Oh, Paula, you hurt me. You hurt me real bad. Deep down in the bottom of my soul, there is a dried up butter packet that used to be my love for you. It’s one of those little plastic cup kinds that you peel the foil off the top. You know, the kind you get at IHOP? When I heard about your scandal, my heart fell. Thankfully, my heart was wrapped in a blanket of fat because I have too many of your cookbooks, so my heart didn’t break or anything; it just hit the floor and then bounced back up and landed in a cereal bowl. No, it didn’t break, it just hurt a little.
I don’t know what to think, Paula. I always loved your crazy stick of butter ass, but now I hear that you made some comments that most people would perceive as pretty fucking racist. And then Food Network fired you. And now I just picture you sitting in your I Can’t Believe It’s Not Butter Hot Tub and crying. You know you made a mistake. It’s never a good idea to use the n-word, Paula. I agree, it’s a horrible word, but then again lots of people say it who don’t lose their job. And just typing “the n-word” seems weird because everyone knows what word is being referred to when you say “the n-word” but it’s okay to say “the n-word” but not the actual n-word.

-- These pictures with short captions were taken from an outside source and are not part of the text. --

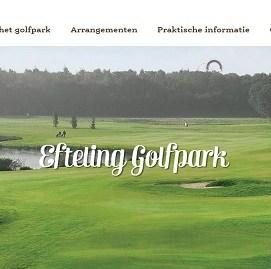 Efteling golf
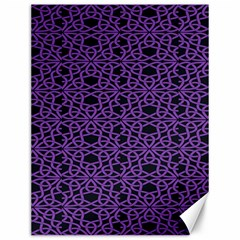 Triangle Knot Purple And Black Fabric Canvas 12  X 16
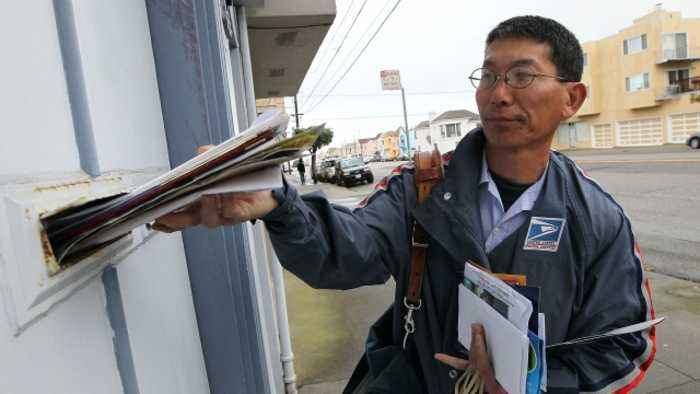 Weather Forces Postal Service to Suspend Some Mail Delivery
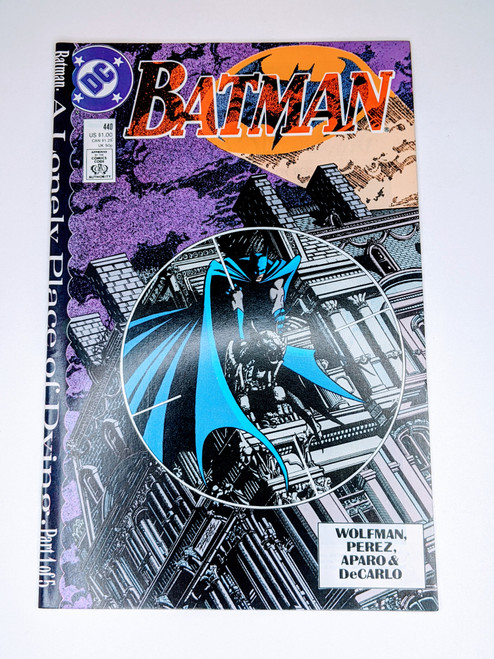 Batman #440 - 1989 - DC Comic - NM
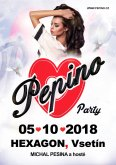 5.10.2018 - Pepino Party - HEXAGON, Vsetín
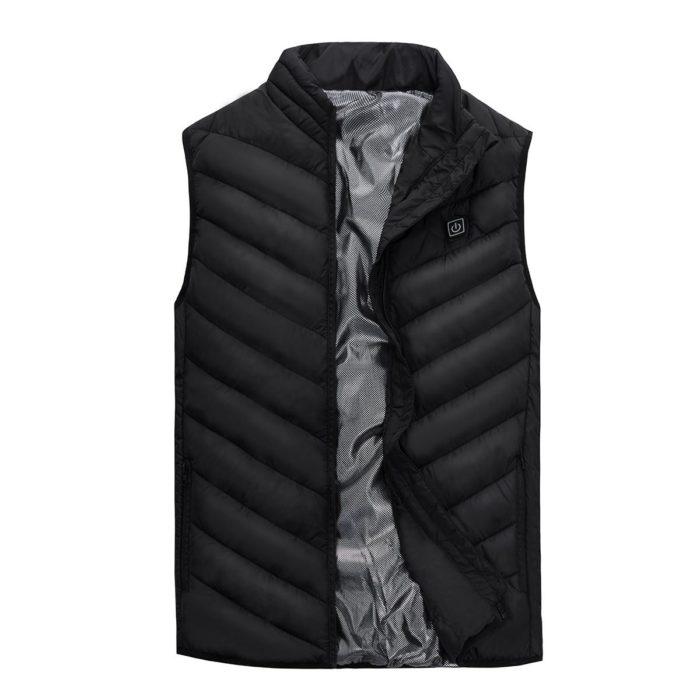 Rechargeable Heated Vest USB Jacket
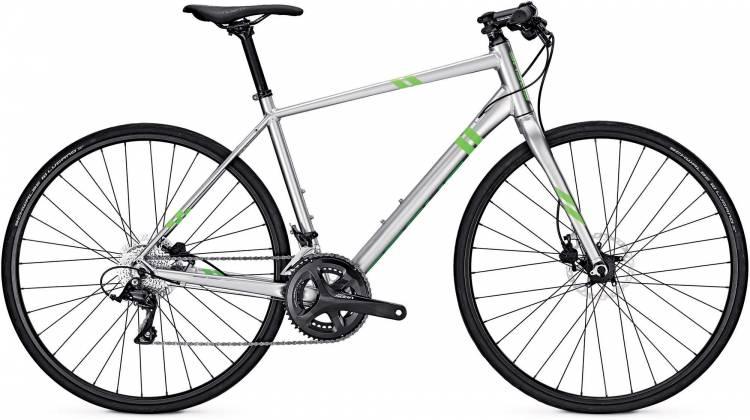 Focus Arriba Sora chromosilver 2017 - Bicicleta Fitness Hombres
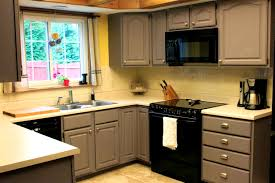 bathroom cute blue gray kitchen cabinets light kitchens white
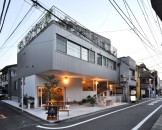 Foto © Naka Architects' Studio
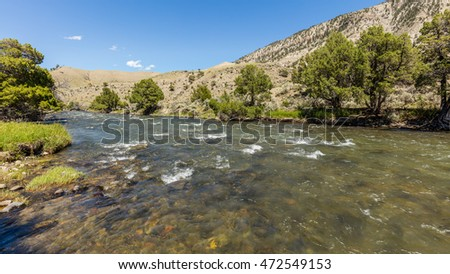 Dark rough river. Green trees growing on the river bank. Scenic landscape at  Boiling River Trail, Yellowstone National Park, Wyoming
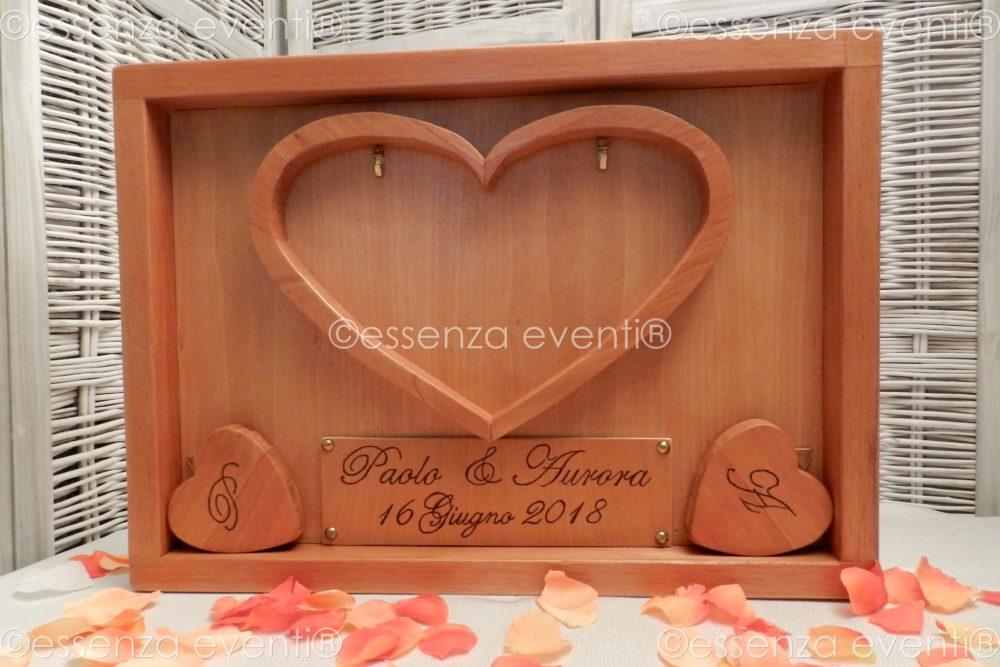 Cerimonia del cuore Essenza Eventi Celebrante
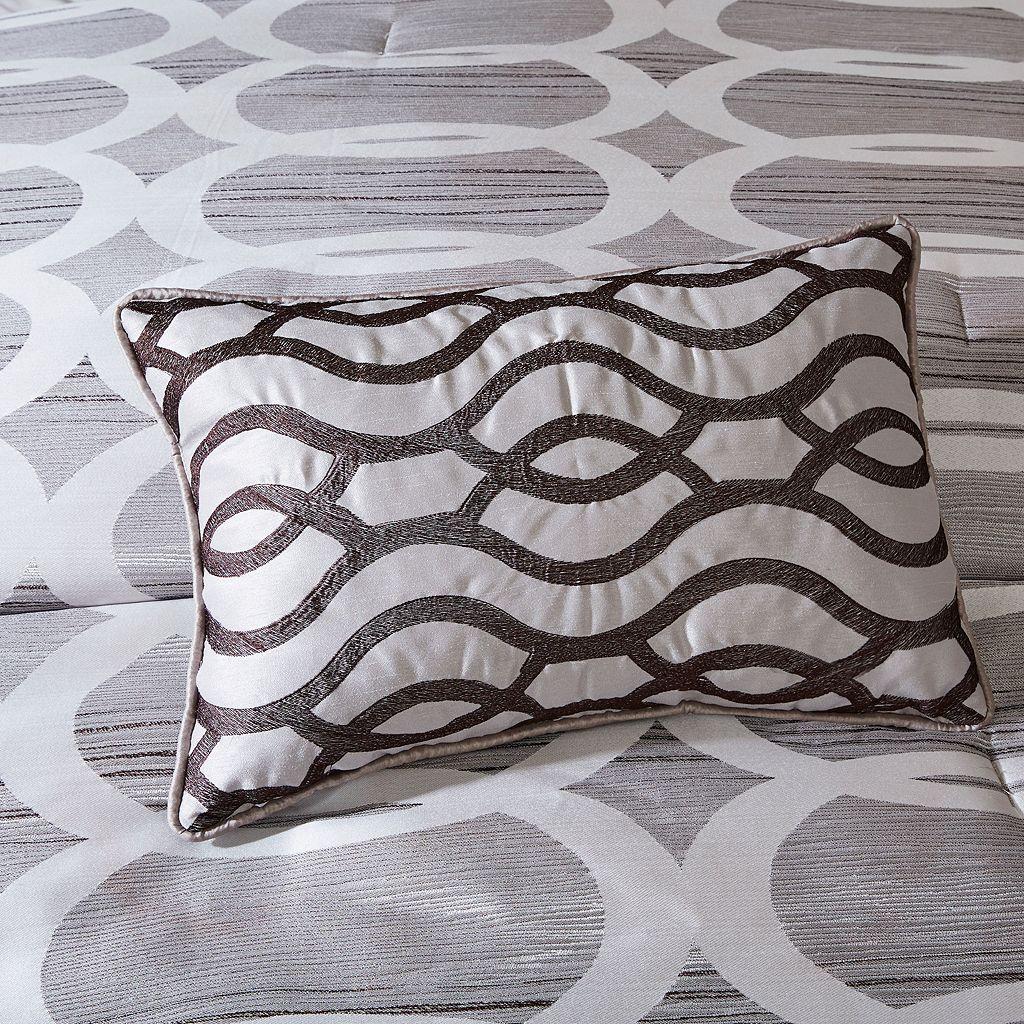 Madison Park 7-piece Matteo Comforter Set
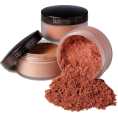 Tamara Z - Powder - Cosmetics -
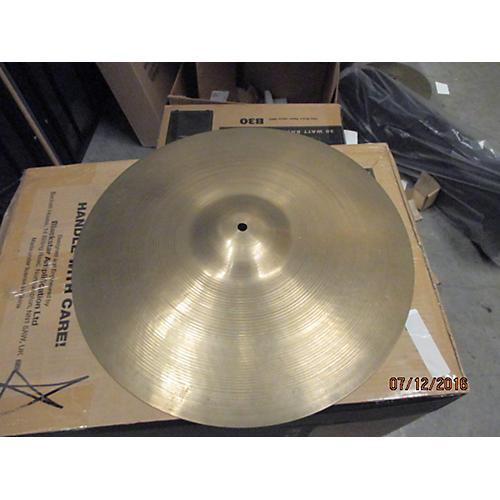 Zildjian 19in Avedis Cymbal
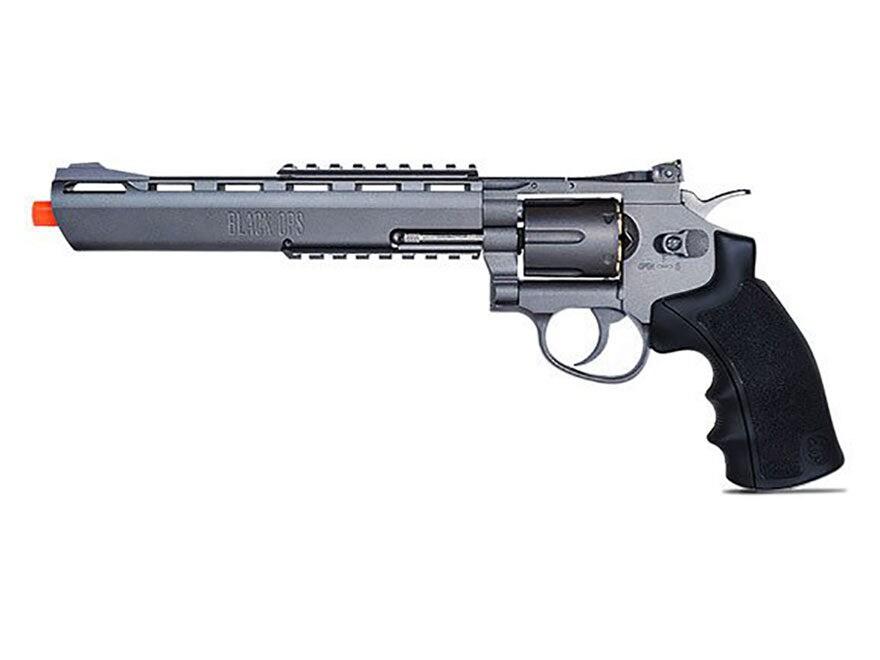 """Black Ops Exterminator Revolver 8"""" Barrel Air Pistol 177 Caliber BB"""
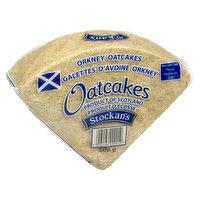 Stockan's - Orkney Oatcakes, 100 Gram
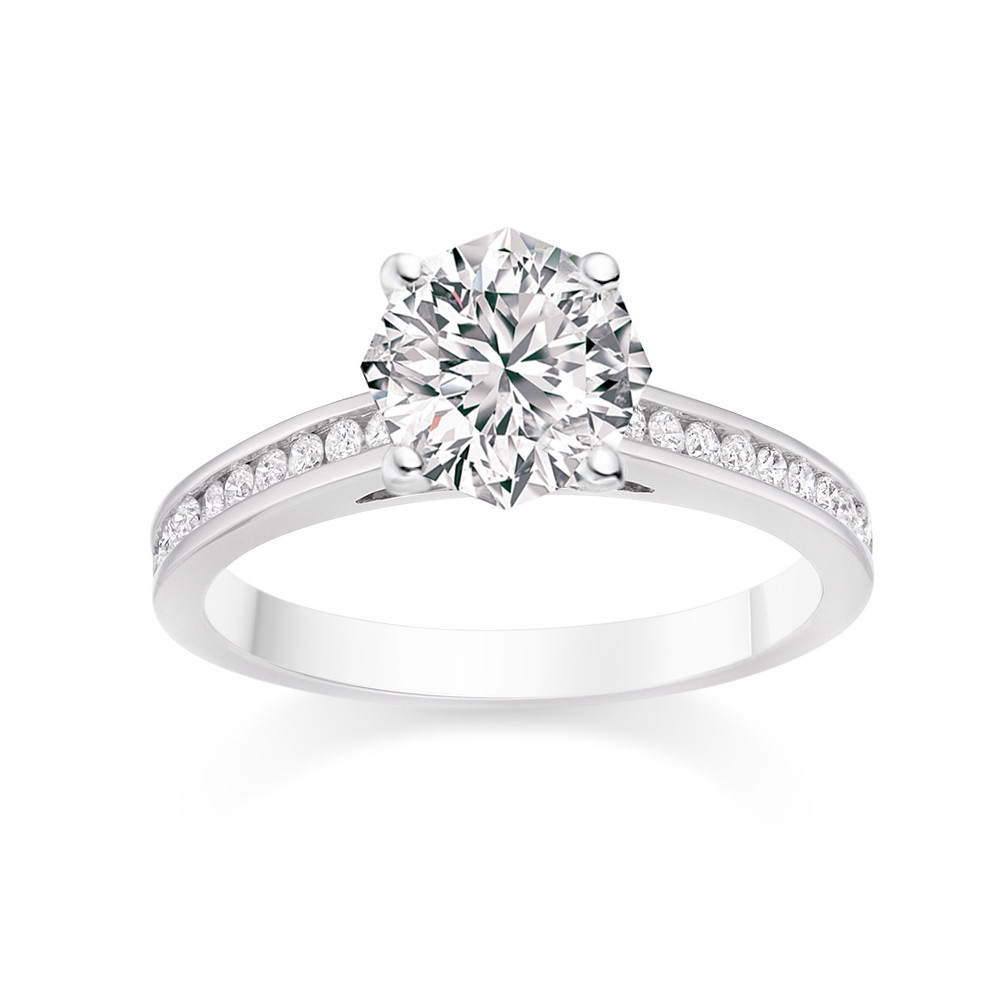 The Eighty-Eight Cut Diamond Engagement Ring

Yeah, Paula, you fucked up. Then again, you were just being honest when you were asked if you’ve ever said it. Maybe if you’d been a little bit more honest about that whole “having diabetes thing,” people would be more willing to forgive you for this one, but it it seems like you’re kinda more done than a turkey at 8:00PM on Thanksgiving night. I don’t know what’s going to happen with you, Paula Deen. This country loves to forgive celebrities after they fall from grace, but I have a feeling we won’t be seeing much of you for a while. I too need some time to sort out my feelings about this whole mess.
In the meantime, I want to remember brighter days with you, back when I imagined you smelled like vanilla and Crisco. I want to remember that time that you were with Liza Minnelli and you watched her sing to a chicken. Good night, sweet Paula. Rest your weary head on your pillow of butter and hope for forgiveness. I mean, seriously, if even I am questioning your actions, how far have you fallen?